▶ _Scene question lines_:

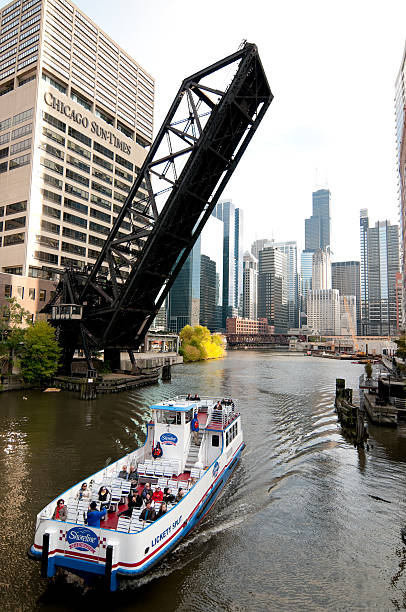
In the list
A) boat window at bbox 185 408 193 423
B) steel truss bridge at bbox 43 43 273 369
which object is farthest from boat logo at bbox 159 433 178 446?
steel truss bridge at bbox 43 43 273 369

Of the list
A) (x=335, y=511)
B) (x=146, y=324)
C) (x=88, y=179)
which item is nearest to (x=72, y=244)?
(x=88, y=179)

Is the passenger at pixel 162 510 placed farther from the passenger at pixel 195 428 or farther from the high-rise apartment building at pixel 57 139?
the high-rise apartment building at pixel 57 139

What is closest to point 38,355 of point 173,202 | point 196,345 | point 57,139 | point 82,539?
point 173,202

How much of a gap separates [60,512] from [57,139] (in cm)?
6299

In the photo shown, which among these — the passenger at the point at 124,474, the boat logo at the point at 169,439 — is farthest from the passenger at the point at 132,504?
the boat logo at the point at 169,439

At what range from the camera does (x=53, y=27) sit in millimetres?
64500

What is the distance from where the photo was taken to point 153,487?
12156mm

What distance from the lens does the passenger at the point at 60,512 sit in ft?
30.3

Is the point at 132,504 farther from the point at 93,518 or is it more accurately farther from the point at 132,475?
the point at 132,475

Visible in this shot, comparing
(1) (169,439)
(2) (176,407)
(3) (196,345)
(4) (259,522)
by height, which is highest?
(2) (176,407)

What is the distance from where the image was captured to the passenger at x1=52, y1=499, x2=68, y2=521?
9.23 meters

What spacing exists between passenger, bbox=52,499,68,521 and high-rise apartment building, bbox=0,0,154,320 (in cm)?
4253

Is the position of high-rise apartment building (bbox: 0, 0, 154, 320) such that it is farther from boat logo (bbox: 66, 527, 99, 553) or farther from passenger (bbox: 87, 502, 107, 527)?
boat logo (bbox: 66, 527, 99, 553)

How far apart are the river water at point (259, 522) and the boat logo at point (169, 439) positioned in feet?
8.65
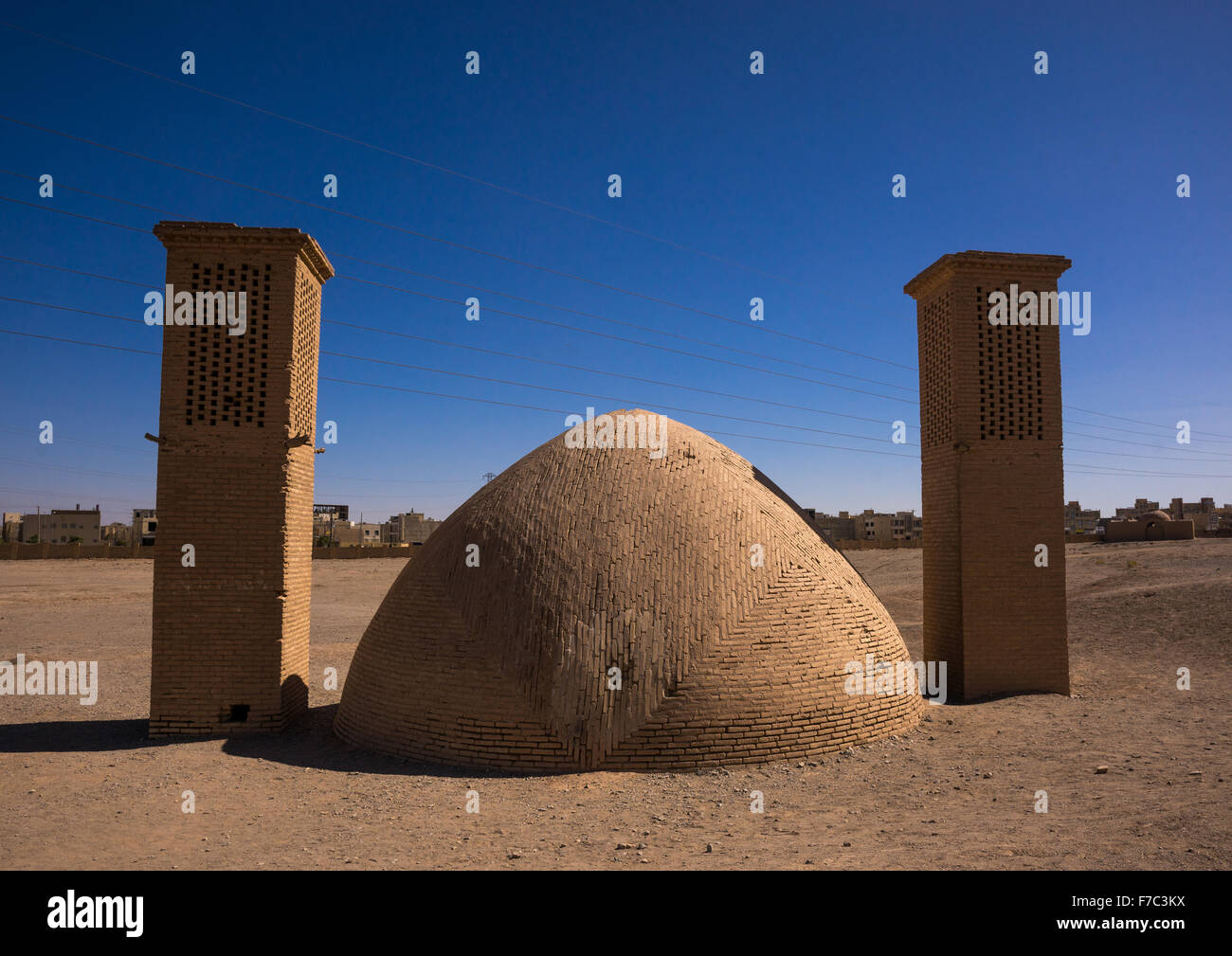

▶ _STATED EXERCISE_:
Update the lines from the one containing "What is the distance from where the image" up to and including the last line, swapping "passenger" for "rider" and leaving everything else unchanged. Omit the pictures.

▶ _TASK RESPONSE_:
What is the distance from where the image was captured to the rider at x1=52, y1=499, x2=68, y2=521?
9.23 meters

What spacing exists between rider, bbox=52,499,68,521 and high-rise apartment building, bbox=0,0,154,320 (in cm)?
4253

Is the position of high-rise apartment building (bbox: 0, 0, 154, 320) such that it is farther from boat logo (bbox: 66, 527, 99, 553) or farther from rider (bbox: 87, 502, 107, 527)?
boat logo (bbox: 66, 527, 99, 553)

How far apart are the river water at point (259, 522) and the boat logo at point (169, 439) positioned in feet?
8.65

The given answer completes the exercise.